Both schools and parents can assist in strengthening a child’s development in this area, starting with helping children to “be aware of basic emotions with questions such as: ‘How are you feeling? Are you happy or sad when that happens? Does that make you frustrated?’” Danso identifies.
Learning how to be more emotionally aware from an early age will prevent the development of the disconnect that some adults experience today, which looks like not “really knowing how to communicate our feelings,” Danso further explains. “We’re not aware of (our) emotions. So, we cannot really communicate it to others. That’s why it is so important for schools to teach this to kids.”
Though society often promotes the idea that we should not open up about what we are truly feeling, it is better to actively promote the contrary message, so that your child will appreciate delving deeply within to assess their true emotional state at all times and be better for it.
Collaborate with Your Child’s School
Your child’s school can prove to be more of a support than you know. As you cannot keep an eye on your child all the time, connect with your child’s teachers, principal, social workers and counsellors to assist you in monitoring your child’s behaviour.
Aside from bullying, there may be other factors at play. As well, the differences in your child’s behaviour may not be attributable to bullying at all, but rather to a separate school incident. For one, “being excluded from peer activities can also be another form of bullying,” Danso says. “So, tapping into the school and making sure that you’re aware of the resources that the school provides can (help you) be better equipped to support your child.”
Linking forces with school staff means you will be able to more easily get to the root of a problem, so that your child can overcome a temporary setback and continue to excel in all areas of life. The Canadian Safe School Network and PREVNet are two great resources you can try outside of your child’s school to find information and support for a child who is being bullied.
Empower Your Child Every Day
Losing confidence can be jarring and a hard thing from which to bounce back. Oftentimes, we may find this to be the inevitable result of external influences we encounter daily. It is no different for your child and that’s why they could especially benefit from your moral support, even if it seems as if they don’t want your help.
Take the time to motivate your child in subtle and not-so subtle ways and don’t be afraid to have fun with this. One creative idea you can try is to leave little notes of inspiration in their lunch bag or somewhere in their bedroom where they are easily noticeable.
Instill a positive atmosphere in your home by selecting media (films, TV shows, music) and using language that consistently aims to reflect this. Monitor your child’s social media and text messages also, as bullying is no longer limited to school walls anymore. (Indeed, research by the Canadian Red Cross reveals that Canadian teachers rank cyberbullying as their issue of highest concern.)
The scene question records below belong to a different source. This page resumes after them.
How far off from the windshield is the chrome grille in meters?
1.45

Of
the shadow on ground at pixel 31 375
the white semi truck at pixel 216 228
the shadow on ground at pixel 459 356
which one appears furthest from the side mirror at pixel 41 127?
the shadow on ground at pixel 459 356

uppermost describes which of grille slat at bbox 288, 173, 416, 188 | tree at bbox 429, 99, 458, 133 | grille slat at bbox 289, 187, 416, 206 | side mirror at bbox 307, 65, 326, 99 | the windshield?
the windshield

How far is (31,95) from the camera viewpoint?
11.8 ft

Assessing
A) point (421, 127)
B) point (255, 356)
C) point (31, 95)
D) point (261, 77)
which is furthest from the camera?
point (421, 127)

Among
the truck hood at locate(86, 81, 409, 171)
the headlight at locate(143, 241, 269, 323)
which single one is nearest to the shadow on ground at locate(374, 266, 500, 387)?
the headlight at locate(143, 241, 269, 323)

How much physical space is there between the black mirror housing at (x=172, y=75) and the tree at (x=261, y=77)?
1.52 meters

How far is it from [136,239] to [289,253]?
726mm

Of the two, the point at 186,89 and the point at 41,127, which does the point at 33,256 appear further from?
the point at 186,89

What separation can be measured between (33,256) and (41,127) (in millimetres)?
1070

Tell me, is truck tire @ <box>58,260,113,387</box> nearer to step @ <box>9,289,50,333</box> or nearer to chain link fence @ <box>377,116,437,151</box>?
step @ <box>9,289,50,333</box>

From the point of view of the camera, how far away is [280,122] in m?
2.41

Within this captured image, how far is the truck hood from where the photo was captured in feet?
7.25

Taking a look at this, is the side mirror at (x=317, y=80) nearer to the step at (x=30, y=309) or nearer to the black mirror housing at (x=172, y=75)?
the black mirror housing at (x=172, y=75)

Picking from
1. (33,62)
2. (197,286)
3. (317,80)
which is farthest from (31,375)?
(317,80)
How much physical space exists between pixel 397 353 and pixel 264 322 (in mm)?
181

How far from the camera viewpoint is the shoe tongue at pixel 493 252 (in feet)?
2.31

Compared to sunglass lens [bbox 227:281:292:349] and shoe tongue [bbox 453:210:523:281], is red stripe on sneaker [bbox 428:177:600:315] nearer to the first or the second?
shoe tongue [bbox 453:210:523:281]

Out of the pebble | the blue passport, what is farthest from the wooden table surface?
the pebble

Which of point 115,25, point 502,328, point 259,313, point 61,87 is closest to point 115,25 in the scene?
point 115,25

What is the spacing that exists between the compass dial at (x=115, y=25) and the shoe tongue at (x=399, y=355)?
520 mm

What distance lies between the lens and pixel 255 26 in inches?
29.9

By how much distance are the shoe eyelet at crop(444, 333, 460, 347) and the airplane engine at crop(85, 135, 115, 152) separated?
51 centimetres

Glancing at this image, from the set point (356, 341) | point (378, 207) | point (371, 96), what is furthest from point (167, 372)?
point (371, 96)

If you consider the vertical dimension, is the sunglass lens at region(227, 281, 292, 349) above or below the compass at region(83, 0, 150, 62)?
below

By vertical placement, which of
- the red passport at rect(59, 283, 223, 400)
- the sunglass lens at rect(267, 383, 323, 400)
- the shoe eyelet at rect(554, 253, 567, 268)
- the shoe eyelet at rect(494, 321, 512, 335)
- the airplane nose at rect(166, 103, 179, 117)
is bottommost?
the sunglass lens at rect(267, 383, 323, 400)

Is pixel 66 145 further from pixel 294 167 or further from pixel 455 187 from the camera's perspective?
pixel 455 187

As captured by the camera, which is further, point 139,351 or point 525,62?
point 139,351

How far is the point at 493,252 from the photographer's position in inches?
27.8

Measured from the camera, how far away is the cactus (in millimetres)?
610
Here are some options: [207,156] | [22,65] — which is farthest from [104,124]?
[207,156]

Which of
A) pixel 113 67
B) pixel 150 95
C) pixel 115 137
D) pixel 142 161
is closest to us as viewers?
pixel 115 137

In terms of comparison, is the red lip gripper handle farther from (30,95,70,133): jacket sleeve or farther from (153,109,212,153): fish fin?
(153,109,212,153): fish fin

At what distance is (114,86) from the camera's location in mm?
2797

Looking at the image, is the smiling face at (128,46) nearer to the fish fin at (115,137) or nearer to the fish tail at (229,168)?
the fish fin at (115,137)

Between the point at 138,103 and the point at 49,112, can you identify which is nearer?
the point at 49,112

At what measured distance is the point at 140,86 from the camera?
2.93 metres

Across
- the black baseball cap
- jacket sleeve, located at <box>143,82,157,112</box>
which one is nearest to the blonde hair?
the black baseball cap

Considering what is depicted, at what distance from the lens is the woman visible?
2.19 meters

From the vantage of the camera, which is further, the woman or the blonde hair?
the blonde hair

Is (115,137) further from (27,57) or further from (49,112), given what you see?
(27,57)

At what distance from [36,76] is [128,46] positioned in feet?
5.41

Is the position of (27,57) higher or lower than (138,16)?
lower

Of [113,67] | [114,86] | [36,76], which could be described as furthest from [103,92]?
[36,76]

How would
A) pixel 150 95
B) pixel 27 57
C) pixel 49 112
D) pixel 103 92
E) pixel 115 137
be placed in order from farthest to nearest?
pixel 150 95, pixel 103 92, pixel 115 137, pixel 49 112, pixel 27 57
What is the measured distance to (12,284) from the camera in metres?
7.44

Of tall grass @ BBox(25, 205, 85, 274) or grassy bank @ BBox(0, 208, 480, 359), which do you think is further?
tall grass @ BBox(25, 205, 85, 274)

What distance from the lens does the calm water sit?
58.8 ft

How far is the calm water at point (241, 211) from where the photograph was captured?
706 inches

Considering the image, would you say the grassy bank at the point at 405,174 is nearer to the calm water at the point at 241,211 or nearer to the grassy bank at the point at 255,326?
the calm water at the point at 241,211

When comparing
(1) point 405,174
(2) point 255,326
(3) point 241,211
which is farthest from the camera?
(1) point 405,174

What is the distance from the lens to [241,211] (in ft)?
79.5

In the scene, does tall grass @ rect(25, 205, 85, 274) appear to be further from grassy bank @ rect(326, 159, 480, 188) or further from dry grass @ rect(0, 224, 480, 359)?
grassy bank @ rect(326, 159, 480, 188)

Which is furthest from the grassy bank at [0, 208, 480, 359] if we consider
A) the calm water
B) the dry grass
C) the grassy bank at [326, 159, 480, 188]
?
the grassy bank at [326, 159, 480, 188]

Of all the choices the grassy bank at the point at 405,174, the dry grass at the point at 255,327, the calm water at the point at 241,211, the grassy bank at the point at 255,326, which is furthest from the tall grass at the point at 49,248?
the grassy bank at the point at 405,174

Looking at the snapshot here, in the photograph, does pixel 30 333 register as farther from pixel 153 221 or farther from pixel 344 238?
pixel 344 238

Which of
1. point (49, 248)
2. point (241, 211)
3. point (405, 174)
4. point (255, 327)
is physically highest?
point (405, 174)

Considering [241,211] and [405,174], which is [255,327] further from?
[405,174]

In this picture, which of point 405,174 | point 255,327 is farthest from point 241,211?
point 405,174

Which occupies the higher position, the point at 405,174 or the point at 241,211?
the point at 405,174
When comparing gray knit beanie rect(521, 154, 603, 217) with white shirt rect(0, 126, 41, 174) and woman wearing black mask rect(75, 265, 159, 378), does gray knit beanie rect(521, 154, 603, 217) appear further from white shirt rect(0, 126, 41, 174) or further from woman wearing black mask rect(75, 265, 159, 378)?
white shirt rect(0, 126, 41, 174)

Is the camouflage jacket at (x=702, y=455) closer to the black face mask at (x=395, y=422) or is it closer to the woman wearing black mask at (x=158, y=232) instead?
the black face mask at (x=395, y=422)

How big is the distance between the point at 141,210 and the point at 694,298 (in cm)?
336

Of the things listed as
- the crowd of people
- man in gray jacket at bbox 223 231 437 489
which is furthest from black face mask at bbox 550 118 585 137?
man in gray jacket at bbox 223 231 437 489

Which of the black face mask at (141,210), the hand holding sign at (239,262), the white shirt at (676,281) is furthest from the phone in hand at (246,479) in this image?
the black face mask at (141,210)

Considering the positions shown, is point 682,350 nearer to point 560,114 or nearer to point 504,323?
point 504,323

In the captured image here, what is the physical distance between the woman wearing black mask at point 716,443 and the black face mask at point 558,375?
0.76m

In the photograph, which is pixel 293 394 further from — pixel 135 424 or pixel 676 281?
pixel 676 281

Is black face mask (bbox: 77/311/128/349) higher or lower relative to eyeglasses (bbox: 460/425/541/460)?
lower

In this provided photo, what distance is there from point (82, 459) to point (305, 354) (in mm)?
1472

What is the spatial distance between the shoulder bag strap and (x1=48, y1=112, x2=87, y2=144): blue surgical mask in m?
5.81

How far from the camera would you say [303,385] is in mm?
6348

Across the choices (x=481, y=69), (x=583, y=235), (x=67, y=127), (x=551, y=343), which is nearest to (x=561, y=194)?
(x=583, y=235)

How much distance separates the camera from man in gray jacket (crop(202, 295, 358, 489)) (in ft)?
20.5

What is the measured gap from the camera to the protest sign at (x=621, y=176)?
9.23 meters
Surround yourself with inspiring men and women who can partner with you in the important work of contributing positively to your child’s development—that is, ensure there is a circle of good role-models surrounding your child.
If there are none, find some by signing your child up for interactive workshops, which are bound to be facilitated by trailblazing community leaders. These strong leaders can serve as mentors for your child as he or she is afforded an opportunity to participate in initiatives larger than themselves.
Lastly, don’t ever let one moment slip away to show your child how special they are to you and others. If you succeed in doing this, you won’t have anything to worry about, as a bold, empowered child is no match for any bully.